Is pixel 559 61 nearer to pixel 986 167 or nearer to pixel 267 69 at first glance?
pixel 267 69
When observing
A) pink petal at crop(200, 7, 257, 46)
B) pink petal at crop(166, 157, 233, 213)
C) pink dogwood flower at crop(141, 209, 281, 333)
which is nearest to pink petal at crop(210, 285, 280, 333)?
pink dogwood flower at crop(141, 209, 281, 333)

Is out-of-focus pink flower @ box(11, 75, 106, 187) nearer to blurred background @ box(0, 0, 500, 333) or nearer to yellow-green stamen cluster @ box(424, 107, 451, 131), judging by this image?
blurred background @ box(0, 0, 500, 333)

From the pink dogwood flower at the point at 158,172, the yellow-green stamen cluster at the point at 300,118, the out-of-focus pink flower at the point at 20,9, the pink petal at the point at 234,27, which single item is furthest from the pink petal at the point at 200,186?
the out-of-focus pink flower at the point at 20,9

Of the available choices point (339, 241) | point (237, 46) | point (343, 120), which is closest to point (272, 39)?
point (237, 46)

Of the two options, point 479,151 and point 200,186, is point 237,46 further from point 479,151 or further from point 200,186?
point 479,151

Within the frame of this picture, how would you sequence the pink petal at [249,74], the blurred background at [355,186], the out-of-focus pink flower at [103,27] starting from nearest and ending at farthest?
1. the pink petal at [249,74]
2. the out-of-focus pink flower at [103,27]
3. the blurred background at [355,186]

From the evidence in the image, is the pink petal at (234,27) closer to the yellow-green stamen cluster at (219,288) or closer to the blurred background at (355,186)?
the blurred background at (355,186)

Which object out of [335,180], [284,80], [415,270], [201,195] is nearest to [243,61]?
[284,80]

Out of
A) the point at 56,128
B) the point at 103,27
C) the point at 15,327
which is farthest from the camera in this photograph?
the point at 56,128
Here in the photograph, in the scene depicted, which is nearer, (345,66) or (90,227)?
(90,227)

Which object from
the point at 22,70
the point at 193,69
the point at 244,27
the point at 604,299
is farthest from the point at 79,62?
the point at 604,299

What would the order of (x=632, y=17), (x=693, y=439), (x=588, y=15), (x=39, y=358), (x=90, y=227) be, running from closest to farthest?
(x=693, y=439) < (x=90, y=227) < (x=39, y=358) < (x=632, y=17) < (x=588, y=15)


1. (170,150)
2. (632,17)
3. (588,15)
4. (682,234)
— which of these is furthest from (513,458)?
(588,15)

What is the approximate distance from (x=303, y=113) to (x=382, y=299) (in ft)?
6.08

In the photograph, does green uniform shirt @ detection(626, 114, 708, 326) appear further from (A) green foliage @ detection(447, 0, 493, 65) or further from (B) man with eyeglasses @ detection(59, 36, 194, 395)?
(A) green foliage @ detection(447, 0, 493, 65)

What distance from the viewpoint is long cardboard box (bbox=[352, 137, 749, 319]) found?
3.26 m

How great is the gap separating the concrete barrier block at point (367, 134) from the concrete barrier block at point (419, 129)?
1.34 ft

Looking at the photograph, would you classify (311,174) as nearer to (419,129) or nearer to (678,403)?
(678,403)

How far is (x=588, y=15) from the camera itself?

> _What is expected_
Copy out the material above word for word, starting at the line that contains "What is the" and ending at the last line of the material.

> _Correct response_
What is the approximate distance from (x=303, y=113) to (x=382, y=299) (in ft)?
6.08

In the photograph, does green uniform shirt @ detection(626, 114, 708, 326) appear further from (A) green foliage @ detection(447, 0, 493, 65) or further from (B) man with eyeglasses @ detection(59, 36, 194, 395)?
(A) green foliage @ detection(447, 0, 493, 65)

What distance from the viewpoint is long cardboard box (bbox=[352, 137, 749, 319]) found?
3.26 m

How great is the gap separating the concrete barrier block at point (367, 134) from the concrete barrier block at point (419, 129)?
1.34 ft

Looking at the photograph, would you classify (311,174) as nearer to (419,129) or nearer to (678,403)?
(678,403)

How far is (x=588, y=15) from the camera itself?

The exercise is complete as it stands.